● **TEXT EXCERPT**:

-- begin --

15. What the noticee has, however, disputed is the marketability of these goods. They have contended that neither of the impugned goods are marketable and as per the law laid down by the apex Court, therefore, these are not liable to excise duty. The noticee has further argued that the burden to prove the marketability of the impugned goods was on the Department. They have placed reliance on several decisions of the apex court enumerated in para 9 (A) (vi) supra.
16. In Hindustan Petroleum Corporation Ltd. vs. Union of India, reported in 1999 (112) ELT 8 (SC), dutiability of burner fuel oil was in dispute. Like LR of the noticee, burner fuel oil was also a residue which remained in the distillation column in the refinery after the crude oil had been processed and better known products taken out. Referring to apex court's earlier decisions in AP State Electricity Board vs. CCE (1994 (70) ELT 3(SC) and Indian Cable Company Ltd. Vs. Collector of Central Excise (1991 (74) ELT 22 (SC), the Hon'ble Supreme Court reiterated the test of marketability laid down in those two cases.

-- end --

● **RECORDED INFORMATION**:

-- begin --

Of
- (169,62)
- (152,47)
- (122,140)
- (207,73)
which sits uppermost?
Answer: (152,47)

-- end --

● **YOUR GOAL**: Continue the excerpt on the excise-duty marketability dispute, starting after its last sentence.

● **TASK ANSWER**:
"Marketability is a decisive test for dutiability. It only means saleable or suitable for sale. It need not be even marketed. The article should be capable of being sold to the consumers in the market, as it is - without anything more."
17. The Hon'ble. Court had also observed that the burden was on the department to prove marketability of the residual substance and if the department failed to prove so, duty was not leviable.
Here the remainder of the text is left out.